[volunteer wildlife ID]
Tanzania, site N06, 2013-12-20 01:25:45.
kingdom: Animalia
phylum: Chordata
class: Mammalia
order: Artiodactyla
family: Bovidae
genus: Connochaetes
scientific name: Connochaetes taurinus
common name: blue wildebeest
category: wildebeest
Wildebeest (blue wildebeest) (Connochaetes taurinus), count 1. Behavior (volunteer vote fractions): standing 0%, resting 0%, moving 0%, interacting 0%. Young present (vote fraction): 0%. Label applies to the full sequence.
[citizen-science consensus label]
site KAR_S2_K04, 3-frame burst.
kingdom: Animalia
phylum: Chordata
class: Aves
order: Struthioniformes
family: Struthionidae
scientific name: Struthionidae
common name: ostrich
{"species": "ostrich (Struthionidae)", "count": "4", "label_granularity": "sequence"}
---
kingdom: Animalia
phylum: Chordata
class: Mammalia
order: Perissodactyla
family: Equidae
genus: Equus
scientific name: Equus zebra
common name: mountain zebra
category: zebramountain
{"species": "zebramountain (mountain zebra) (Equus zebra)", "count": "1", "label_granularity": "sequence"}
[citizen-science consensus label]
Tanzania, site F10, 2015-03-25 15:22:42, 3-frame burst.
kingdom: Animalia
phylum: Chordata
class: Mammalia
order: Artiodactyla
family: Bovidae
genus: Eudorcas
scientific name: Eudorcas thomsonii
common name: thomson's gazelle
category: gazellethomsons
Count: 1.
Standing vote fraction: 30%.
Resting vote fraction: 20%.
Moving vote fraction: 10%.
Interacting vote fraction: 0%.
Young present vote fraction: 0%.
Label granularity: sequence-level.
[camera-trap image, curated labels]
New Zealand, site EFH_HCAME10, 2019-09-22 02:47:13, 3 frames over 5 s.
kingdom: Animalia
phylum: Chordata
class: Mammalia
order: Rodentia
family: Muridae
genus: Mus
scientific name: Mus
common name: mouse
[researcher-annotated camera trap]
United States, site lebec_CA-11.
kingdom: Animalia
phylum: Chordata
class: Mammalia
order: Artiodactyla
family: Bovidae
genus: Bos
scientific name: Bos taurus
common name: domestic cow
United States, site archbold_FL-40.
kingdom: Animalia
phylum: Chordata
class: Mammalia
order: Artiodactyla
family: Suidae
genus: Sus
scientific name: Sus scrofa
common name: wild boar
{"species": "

----------

Problem requirements: Everything from the line holding "common name: domestic cow" through the final line of the material must be given again exactly, and nothing outside that stretch.

Exercise output:
common name: domestic cow
United States, site archbold_FL-40.
kingdom: Animalia
phylum: Chordata
class: Mammalia
order: Artiodactyla
family: Suidae
genus: Sus
scientific name: Sus scrofa
common name: wild boar
{"species": "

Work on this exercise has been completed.